My brief survey of original UK show, “Strictly Come Dancing”, shows 36 were actors, 22 TV host, DJ or journalist, 21 sports people, 7 musicians/singers, 5 models, 5 comedians, 2 chefs, 1 magician and 1 former MP, which includes the line-up for the current series announced on 8 September. Each contestant has only been counted once so Lynda Bellingham was counted as an actor and Kelly Brook as a model which may seem arbitrary, but this is not a scientific survey and the main point is there were no writers.
As Ally Carter points out writers created most of the popular TV shows and films so should be in contention. Not all writers are wilting wallflowers focused on an internal voice angsting over whether a comma should go in line two or not (although I am).

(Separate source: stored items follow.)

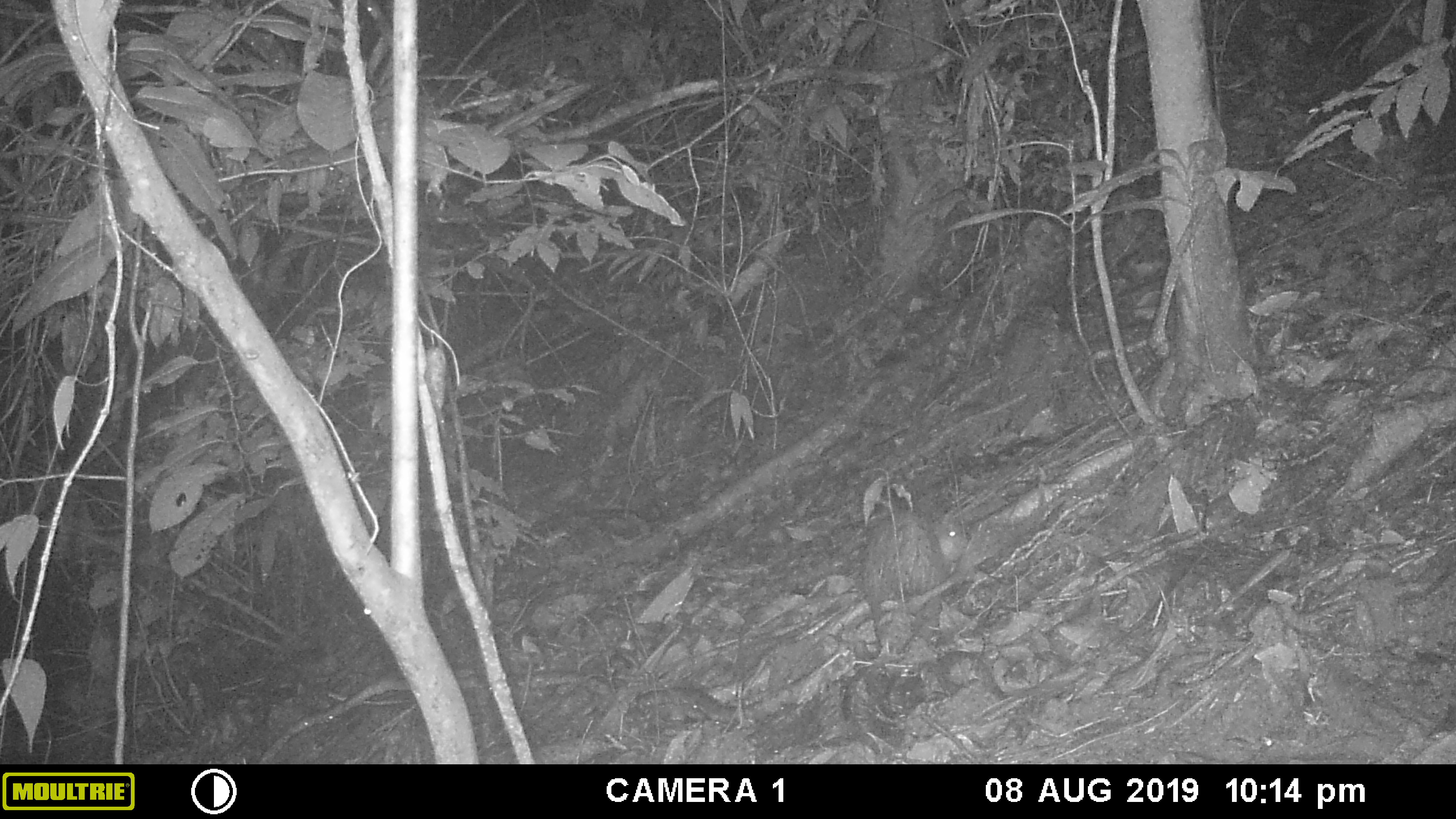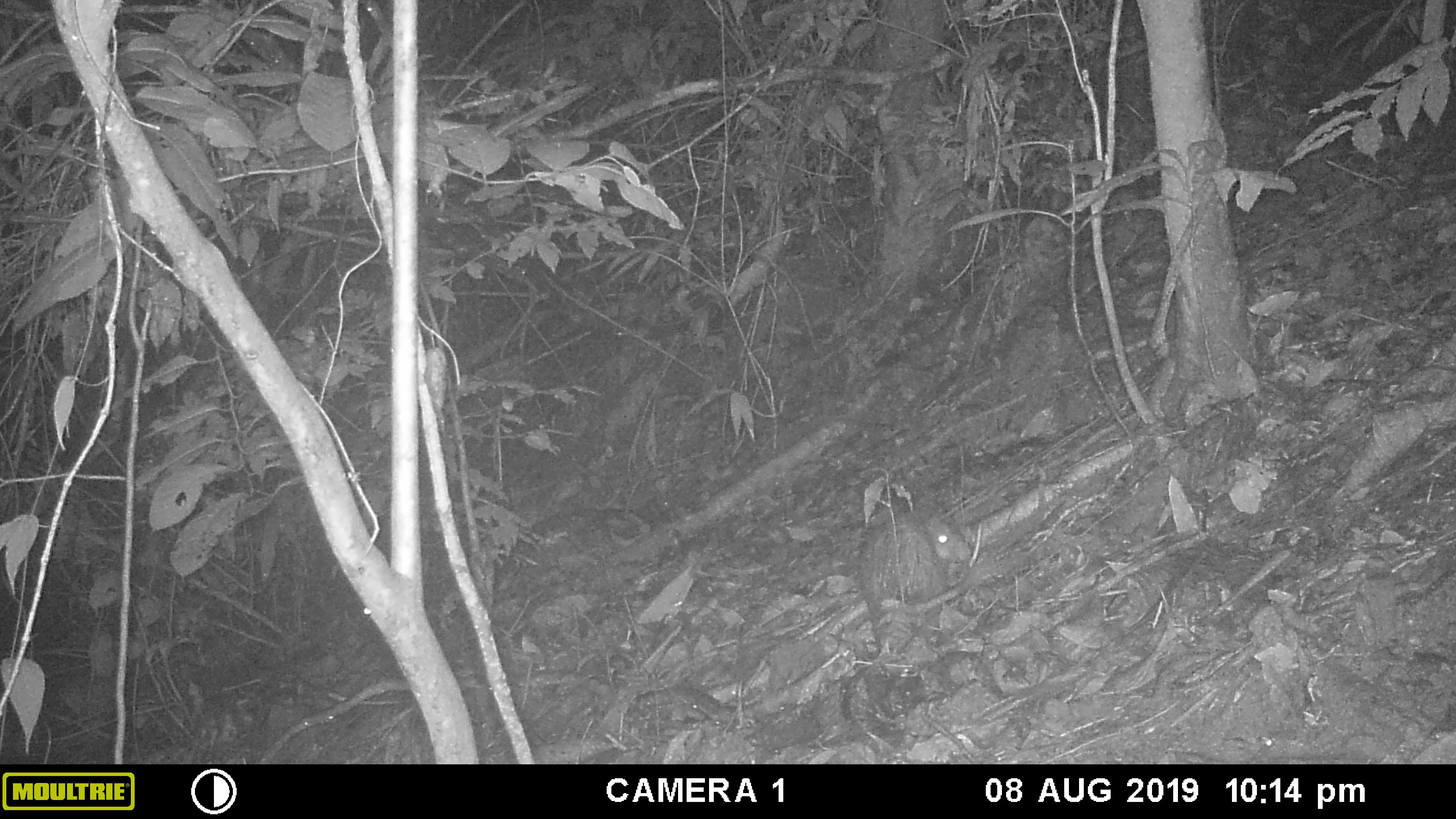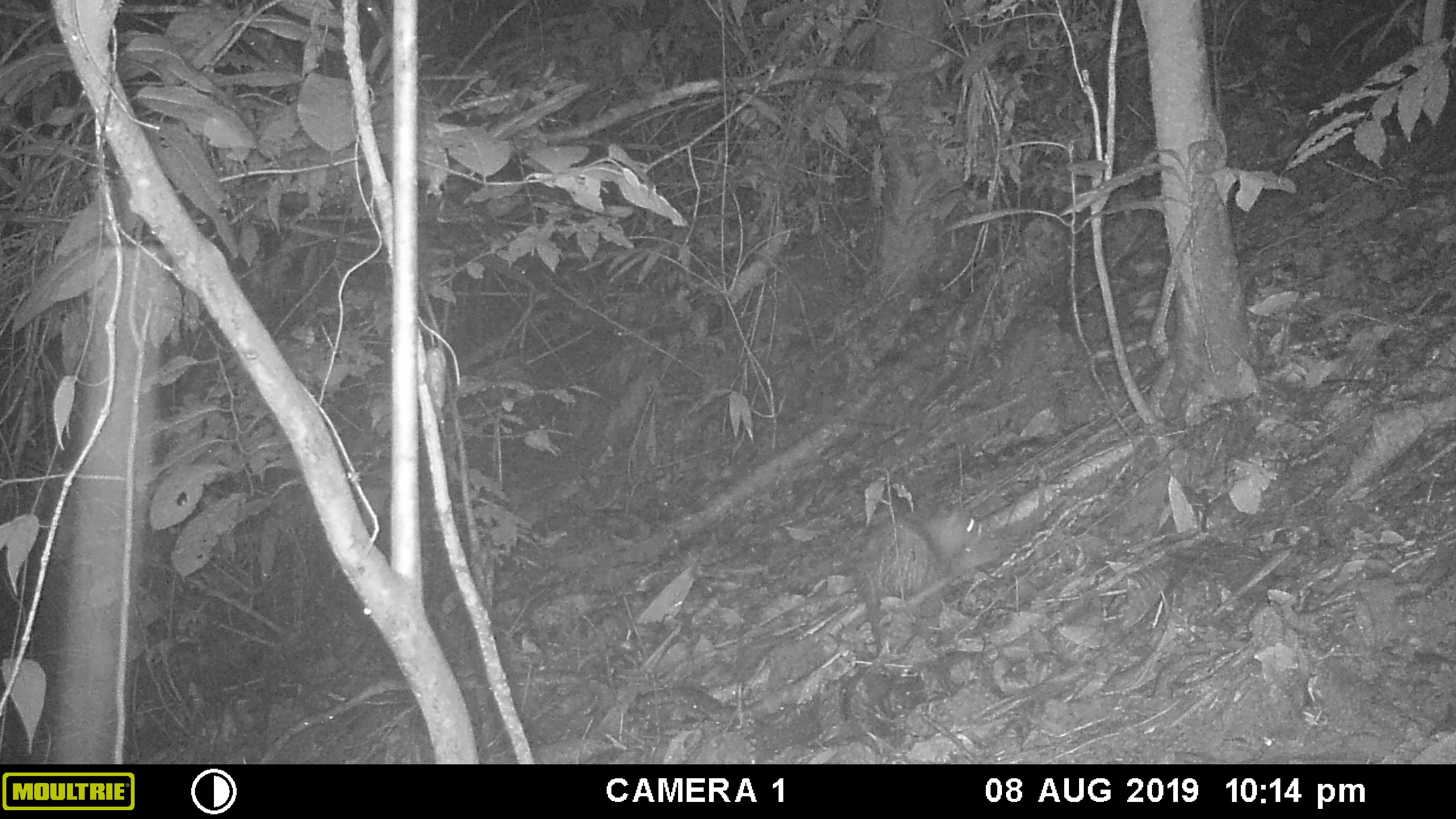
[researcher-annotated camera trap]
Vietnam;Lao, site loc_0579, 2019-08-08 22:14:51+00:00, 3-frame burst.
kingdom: Animalia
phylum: Chordata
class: Mammalia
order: Rodentia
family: Hystricidae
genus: Atherurus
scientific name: Atherurus macrourus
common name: asiatic brush-tailed porcupine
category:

“Strictly Come Dancing” and “Dancing with the Stars” follows the same format: every contestant is expected to go on a journey. For some that will be a reasonable ability to dance becoming a better ability to dance until coming unstuck on some dance that simply isn’t them (usually the samba). For others that will be learning they can’t dance and never will but nevertheless can entertain. For others it will be discovering they can dance and improve their dancing and even develop a life-long love of dancing. Particularly in the early weeks, it’s often the celebrities that show the most willingness to have a go and improve week on week that get voted through and shock early exits happen for celebrities with some dancing ability who don’t appear to be trying too hard or make excuses for judges’ criticisms.
The celebrities get to describe their journeys via training session videos and media interviews. “Strictly Come Dancing” contestants also take part in “In Takes Two”, a daily magazine show with news, updates and contestant interviews. And who better to tell a story than an author?